Labour calls for Lottery money to be better attuned to the different regional needs and communities.
Shadow Minister for Culture, Media and Sport Helen Goodman has said she is “extremely concerned” about the regional funding disparities across England, which she sees as a potential barrier to Labour’s desire to create better access to the arts, and to provide more opportunities for young people. She told AP: “It is essential that we make a better case for arts funding to local government, and for that to happen it is essential that more people value the arts, so that the arts become vote winners. People will only think the arts are great when they get the chance to experience them; if they don’t have access, then they won’t value the arts.”
In an interview with ArtsProfessional, Goodman cited the recent Lumière festival in Durham, which coincided with a consultation on council spending priorities in the city, which is facing almost 40% budget cuts from central Government: “The survey asked what people would cut, and as it happened the question was asked at a time when the local people were buzzing with the excitement of the festival, so arts and libraries were not identified as prime targets.” She has serious concerns over the impact of match-funding policies at a time when local authority funding is being squeezed: “I am extremely worried about what will happen in April when the full implications of Eric Pickles’ local government settlement come through. It is too tough, and it is unfair; and the impact on communities will be magnified if other funders of culture make local authority support a condition of their funding.” She went on to say: “There are routes forward for the arts in austerity, and partnerships could be one of them. The new relationship between Derby Theatre and the University of Derby is one that could be an interesting model.”
Commenting on the recent RoCC report, which has highlighted the disparity in funding between London and the English regions, Goodman said: “The London institutions tell me that the report is not accurate, and they talk about it ignoring their touring and live-streaming work which has an impact across the country; they should quantify the cost of this out of London work to get a clearer picture. This is not about whether their back offices are located outside of London – it’s the experiences of audiences across the country that matter.”

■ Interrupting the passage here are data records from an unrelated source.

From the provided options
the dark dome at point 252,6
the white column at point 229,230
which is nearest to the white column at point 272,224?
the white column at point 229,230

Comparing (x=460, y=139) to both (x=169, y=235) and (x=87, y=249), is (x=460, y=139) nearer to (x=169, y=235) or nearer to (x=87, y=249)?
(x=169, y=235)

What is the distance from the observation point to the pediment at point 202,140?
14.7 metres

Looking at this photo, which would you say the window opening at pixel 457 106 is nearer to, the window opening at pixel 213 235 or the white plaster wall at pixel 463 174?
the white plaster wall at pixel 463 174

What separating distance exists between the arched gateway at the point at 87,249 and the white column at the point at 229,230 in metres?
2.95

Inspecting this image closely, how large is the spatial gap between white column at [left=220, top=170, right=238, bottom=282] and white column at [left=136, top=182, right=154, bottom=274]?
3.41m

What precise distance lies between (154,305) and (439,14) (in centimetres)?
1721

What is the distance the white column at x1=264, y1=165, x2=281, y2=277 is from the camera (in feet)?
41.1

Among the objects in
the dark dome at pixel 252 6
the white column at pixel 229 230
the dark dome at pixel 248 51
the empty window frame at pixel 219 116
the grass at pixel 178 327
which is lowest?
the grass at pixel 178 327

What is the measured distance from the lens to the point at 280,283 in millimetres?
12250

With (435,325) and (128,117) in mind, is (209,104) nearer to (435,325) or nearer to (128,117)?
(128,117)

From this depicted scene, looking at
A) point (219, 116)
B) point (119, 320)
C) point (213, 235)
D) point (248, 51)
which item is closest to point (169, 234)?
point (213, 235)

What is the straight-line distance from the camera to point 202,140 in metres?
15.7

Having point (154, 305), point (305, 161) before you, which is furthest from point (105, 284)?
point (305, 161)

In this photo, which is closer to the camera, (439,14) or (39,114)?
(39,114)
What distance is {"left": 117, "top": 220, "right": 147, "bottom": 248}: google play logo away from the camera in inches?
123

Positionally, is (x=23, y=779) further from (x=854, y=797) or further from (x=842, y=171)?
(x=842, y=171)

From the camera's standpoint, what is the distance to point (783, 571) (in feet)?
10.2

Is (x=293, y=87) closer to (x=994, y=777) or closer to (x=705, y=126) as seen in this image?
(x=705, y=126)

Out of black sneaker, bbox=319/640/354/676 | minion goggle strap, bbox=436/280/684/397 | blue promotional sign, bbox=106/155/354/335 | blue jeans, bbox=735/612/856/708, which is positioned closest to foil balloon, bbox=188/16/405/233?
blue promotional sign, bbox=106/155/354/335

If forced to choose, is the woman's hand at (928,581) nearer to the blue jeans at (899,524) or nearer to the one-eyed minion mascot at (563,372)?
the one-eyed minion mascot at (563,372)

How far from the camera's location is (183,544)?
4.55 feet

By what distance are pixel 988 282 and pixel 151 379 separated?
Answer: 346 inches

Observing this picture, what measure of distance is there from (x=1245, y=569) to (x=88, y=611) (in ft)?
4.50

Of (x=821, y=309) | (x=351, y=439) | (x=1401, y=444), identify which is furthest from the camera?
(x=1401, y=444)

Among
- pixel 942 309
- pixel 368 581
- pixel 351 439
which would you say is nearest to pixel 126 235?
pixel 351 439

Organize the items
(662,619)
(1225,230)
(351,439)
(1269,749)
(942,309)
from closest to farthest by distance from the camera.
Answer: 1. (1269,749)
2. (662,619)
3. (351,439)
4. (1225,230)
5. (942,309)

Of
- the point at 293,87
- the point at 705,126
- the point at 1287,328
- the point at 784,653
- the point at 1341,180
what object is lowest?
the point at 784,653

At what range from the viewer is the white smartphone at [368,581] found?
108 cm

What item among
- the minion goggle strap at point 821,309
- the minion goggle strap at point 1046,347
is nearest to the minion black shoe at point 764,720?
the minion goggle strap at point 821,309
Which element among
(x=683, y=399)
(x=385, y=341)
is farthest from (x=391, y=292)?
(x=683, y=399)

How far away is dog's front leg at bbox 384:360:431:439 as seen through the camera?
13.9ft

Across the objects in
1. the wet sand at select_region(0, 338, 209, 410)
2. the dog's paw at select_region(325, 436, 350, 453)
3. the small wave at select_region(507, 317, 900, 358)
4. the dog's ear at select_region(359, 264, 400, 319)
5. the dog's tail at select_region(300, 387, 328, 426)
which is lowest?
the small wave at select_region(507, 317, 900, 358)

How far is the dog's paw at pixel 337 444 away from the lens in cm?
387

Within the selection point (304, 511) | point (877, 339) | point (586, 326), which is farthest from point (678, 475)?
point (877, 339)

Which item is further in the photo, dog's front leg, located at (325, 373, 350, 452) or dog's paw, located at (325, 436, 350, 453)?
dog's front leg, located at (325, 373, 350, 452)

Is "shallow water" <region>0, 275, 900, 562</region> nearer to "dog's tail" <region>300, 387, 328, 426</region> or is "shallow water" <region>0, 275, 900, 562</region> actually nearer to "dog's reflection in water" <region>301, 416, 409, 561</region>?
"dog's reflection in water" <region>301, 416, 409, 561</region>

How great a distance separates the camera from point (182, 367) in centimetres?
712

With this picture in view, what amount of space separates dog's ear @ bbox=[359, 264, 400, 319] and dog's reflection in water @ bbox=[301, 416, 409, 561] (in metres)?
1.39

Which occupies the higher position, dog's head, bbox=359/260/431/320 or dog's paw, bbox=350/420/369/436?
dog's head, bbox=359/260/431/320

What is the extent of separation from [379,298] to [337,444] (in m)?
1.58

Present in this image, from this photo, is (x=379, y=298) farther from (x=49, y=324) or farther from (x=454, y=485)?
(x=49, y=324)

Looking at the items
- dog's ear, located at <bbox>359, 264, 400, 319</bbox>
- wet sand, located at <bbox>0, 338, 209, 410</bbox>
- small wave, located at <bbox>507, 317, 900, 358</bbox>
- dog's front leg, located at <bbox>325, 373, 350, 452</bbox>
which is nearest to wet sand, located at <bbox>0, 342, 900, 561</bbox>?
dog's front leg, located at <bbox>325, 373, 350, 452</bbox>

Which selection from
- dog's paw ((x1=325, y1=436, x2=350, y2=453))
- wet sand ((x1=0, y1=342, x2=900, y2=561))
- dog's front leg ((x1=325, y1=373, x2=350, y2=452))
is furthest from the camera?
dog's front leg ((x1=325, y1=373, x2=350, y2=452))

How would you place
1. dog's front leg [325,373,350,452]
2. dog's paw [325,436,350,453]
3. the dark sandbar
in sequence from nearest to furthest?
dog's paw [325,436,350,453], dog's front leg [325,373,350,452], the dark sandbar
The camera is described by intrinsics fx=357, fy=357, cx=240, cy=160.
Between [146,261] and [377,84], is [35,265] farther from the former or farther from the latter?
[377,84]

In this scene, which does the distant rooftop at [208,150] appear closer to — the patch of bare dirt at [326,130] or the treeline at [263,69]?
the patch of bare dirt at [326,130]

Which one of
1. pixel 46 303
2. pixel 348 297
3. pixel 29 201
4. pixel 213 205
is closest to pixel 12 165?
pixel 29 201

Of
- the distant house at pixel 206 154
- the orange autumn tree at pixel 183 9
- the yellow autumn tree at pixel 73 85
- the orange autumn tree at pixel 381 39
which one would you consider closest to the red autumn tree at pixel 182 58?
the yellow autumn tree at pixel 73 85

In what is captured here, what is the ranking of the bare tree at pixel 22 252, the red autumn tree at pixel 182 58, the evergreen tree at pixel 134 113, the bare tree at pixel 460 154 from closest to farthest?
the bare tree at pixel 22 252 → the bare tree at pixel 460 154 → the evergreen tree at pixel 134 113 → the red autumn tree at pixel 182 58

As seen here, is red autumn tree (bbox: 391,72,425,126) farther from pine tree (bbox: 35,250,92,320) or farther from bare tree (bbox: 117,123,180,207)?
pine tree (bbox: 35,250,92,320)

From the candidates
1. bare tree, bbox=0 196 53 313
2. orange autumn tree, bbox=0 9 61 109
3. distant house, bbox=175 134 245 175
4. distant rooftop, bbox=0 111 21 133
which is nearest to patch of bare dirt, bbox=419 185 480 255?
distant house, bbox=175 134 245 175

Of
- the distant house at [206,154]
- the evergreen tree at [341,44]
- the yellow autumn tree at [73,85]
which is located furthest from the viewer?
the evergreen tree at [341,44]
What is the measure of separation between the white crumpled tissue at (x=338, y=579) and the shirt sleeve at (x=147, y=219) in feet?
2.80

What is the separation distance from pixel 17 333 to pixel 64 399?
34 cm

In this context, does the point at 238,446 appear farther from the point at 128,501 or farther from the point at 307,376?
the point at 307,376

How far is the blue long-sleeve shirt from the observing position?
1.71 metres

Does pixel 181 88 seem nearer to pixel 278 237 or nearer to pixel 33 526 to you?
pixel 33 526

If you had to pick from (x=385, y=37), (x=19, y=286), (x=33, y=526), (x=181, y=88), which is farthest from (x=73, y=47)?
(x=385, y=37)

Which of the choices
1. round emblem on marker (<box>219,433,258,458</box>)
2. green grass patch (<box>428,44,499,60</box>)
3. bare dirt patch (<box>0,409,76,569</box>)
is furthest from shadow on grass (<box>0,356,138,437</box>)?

As to whether the solution to the regional imbalance might be a per capita rebalancing of Lottery funding, she is circumspect: “The fact that 40% of Lottery funding goes to London and 60% goes to the rest of the country needs to be re-considered. By my estimates, only around 10% of Lottery income comes from London so there is clearly a mis-match. But per capita funding allocations could be a bit crude. It might be that we would want to see different things achieved at different times in different places. What we do need is for Lottery money to be attuned to the different regional needs and communities, and I can’t see how that can be achieved effectively if it is allocated centrally.”
Whilst unwilling to endorse the suggestion by the Touring Partnership that local authorities should be involved in the decision-making on Lottery funding, she was quick to praise the funding distribution structures used by the Heritage Lottery Fund (HLF): “In the North East, 100,000 people turn up for the Durham Miners Gala, and more than 80 brass bands are involved. The silk parade banners representing each of the villages are a fundamental part of the event, and as many of these are now very old and worn out, the HLF paid for some to be replaced. They understood that the event is all about community cohesion. That depth of understanding is because the money is distributed through regional committees – it wouldn’t have happened if the decision-making had been based in London.”